Given text ▸
Ask HN: Corporate workforce IT Tech skills for future - beegtone
Hello,
I&#x27;m a middle technical manager at a largh-ish private agribusiness conglomerate.  Not a tech company, but of course we use a lot of tech.  My area is platform, i.e. Windows, Linux, middleware,  and cloud.  Out of our 3K+ servers, probably 90% are currently Windows,but that&#x27;s somewhat by choice (we could probably run 50&#x2F;50 with some effort over time).  My observation, based on recent hiring experience, is that the highly technical and stoic Windows workforce may giving way to a highly energetic and creative Linux workforce.  My question: would it be wise to force that ratio closer to 50&#x2F;50 in order to better position for the future workforce?  Disclosure: we have a few top-talent Linux admins that could take on a <i>lot</i> more servers.  Thanks for your answers.
======
matt_s
I've seen corporate IT environments with memory and CPU utilization highly
under utilized. People tend to order a lot more compute power than they need
because of the bureaucracy involved with getting it from another department
and getting it setup. Where I was before it took at least 6 weeks to get a VM,
months if you had any decent sized disk requirements.

Do a proof of concept with your top talent Linux admins to see if there are
apps they can reasonably fit into containers running Linux. You may find that
the server footprint to actually run things is much smaller. Start with
something easy they would recommend to put on Linux w/o development time.

There are probably cyclical applications in the environment that go under
heavy load at certain times but then are mostly idle other times of the year
(e.g. financial apps at quarter/year end). Prime candidates for this type of
thing. If you can get some container orchestration framework running, it will
make scaling apps up/down easier.

Supplied information ▸
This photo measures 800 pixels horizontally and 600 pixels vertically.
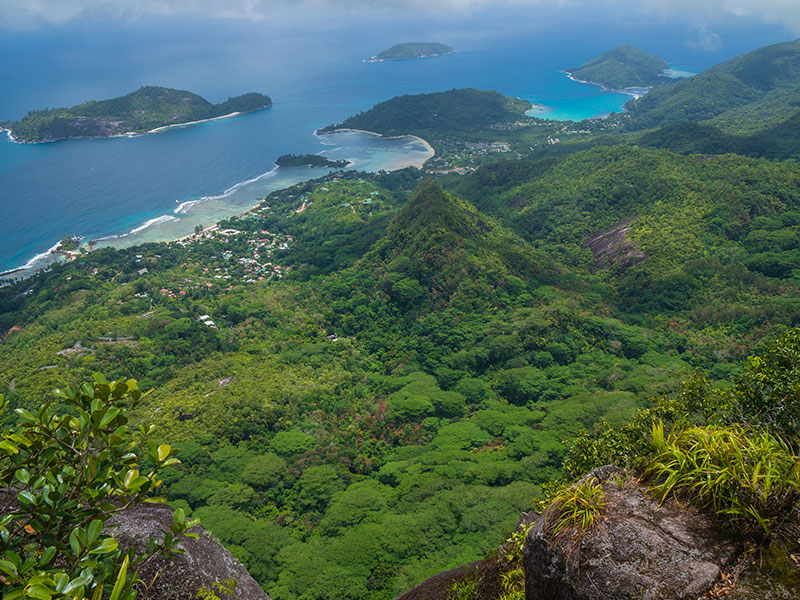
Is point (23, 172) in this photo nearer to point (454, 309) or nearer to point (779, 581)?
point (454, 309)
* * *
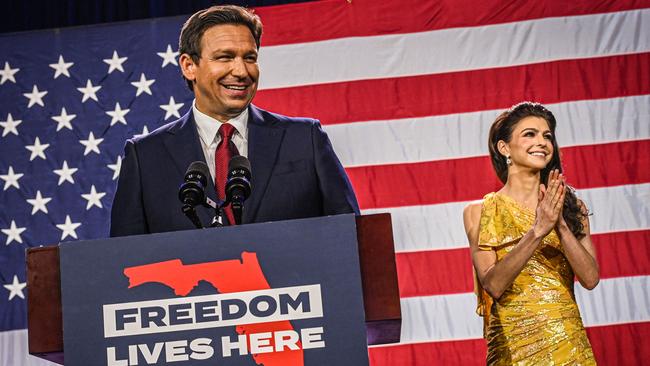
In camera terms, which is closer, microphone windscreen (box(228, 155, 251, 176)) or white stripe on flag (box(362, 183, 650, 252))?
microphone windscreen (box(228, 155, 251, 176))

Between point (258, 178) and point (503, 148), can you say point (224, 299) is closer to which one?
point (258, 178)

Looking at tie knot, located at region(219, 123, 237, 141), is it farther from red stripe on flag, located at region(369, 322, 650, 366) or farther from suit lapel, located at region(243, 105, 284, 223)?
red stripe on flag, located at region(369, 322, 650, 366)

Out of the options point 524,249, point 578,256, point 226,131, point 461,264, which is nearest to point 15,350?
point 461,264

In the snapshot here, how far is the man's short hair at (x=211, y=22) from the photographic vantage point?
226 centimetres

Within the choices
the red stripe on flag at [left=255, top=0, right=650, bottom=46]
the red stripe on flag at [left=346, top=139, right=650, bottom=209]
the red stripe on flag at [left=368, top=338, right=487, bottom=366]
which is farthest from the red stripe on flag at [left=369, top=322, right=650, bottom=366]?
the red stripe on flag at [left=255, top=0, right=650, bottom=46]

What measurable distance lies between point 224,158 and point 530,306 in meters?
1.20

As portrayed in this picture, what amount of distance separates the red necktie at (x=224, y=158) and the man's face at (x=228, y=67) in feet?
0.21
* * *
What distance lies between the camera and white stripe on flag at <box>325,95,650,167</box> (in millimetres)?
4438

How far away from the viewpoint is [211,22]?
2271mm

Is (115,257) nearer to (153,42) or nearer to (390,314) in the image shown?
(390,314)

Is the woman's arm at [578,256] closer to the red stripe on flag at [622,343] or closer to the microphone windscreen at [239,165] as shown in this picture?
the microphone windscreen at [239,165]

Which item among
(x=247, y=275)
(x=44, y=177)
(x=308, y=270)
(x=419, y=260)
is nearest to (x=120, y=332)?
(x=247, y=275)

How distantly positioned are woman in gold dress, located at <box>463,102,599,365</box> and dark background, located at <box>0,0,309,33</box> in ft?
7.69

Required task A ▸ What is the Spanish translation of this sentence from the forum thread: "Do a proof of concept with your top talent Linux admins to see if there are apps they can reasonably fit into containers running Linux."?
Required task B ▸ In the rows, change "snapshot" to "photo" from the line with "Out of the options" up to and including the line with "226 centimetres". Write out only those lines, with nothing else altered.
The forum thread and the rows have nothing to do with each other.

Full solution A ▸ Haz una prueba de concepto con tus mejores administradores de Linux para ver si hay aplicaciones que puedan meter razonablemente en contenedores que ejecuten Linux.

Full solution B ▸
Out of the options point 524,249, point 578,256, point 226,131, point 461,264, which is nearest to point 15,350?
point 461,264

In the photo here, how far is the man's short hair at (x=211, y=22) from the photographic vantage point?
226 centimetres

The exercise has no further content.